Ein Toter nach heftigem Starkregen in Portugal
n-tv
Sturmtief "Leonardo" wütet über weiten Teilen Spaniens und Portugals. Neben starken Regenfällen ist sogar Schnee möglich. In den Unwettergebieten werden Tausende Menschen evakuiert, ein Autofahrer stirbt in den Fluten.
Sturmtief "Leonardo" wütet über weiten Teilen Spaniens und Portugals. Neben starken Regenfällen ist sogar Schnee möglich. In den Unwettergebieten werden Tausende Menschen evakuiert, ein Autofahrer stirbt in den Fluten.
Außergewöhnlich viel Starkregen ist über der Iberischen Halbinsel niedergegangen. Sowohl in Portugal als auch in Spanien galt wegen des Sturmtiefs "Leonardo" erhöhte Alarmbereitschaft. Im Süden Spaniens wurden nach Angaben der Behörden mehr als 3500 Menschen evakuiert.

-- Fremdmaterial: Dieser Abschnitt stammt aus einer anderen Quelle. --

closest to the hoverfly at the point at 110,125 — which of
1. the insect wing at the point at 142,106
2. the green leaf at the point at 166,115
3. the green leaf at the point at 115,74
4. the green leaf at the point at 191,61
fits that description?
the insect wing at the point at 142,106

Zudem blieben fast überall in Andalusien die Schulen geschlossen, Straßen und Bahnlinien wurden gesperrt. In Portugal kam im Südosten ein Mensch durch das Unwetter ums Leben. Auch Marokko meldete extreme Niederschläge.
Der spanische Wetterdienst gab für Teile Andalusiens die höchste Alarmstufe aus und warnte vor möglichen Überschwemmungen und Erdrutschen. Der Boden in der Region sei durch die Regenfälle der vergangenen Tage bereits stark gesättigt und "die Flüsse haben schon jetzt sehr viel Wasser", sagte Rubén del Campo, der Sprecher des spanischen Wetterdienstes Aemet. Und nun komme durch "Leonardo" noch "eine außergewöhnliche Menge an Regen" hinzu. Die starken Winde und Niederschläge über der Iberischen Halbinsel sollen noch bis Samstag andauern.
Die höchste Alarmstufe Rot wurde für die Gebirgsregionen von Grazalema und Ronda sowie für das Gebiet um die Meerenge von Gibraltar ausgegeben. Im Ort Grazalema in der Provinz Cádiz regnete es nach Angaben des Sprechers des Wetterdienstes am heutigen Mittwoch so viel "wie es in Madrid im ganzen Jahr regnet".
Im Süden Spaniens bestand die Gefahr, dass mehrere Flüsse wegen des Starkregens über die Ufer treten. Betroffen war fast ganz Andalusien, mit Ausnahme der östlichen Provinz Almería. Fast überall in der Region schlossen die Schulen und etwa 3500 Menschen wurden im Westen der Region vorsichtshalber evakuiert.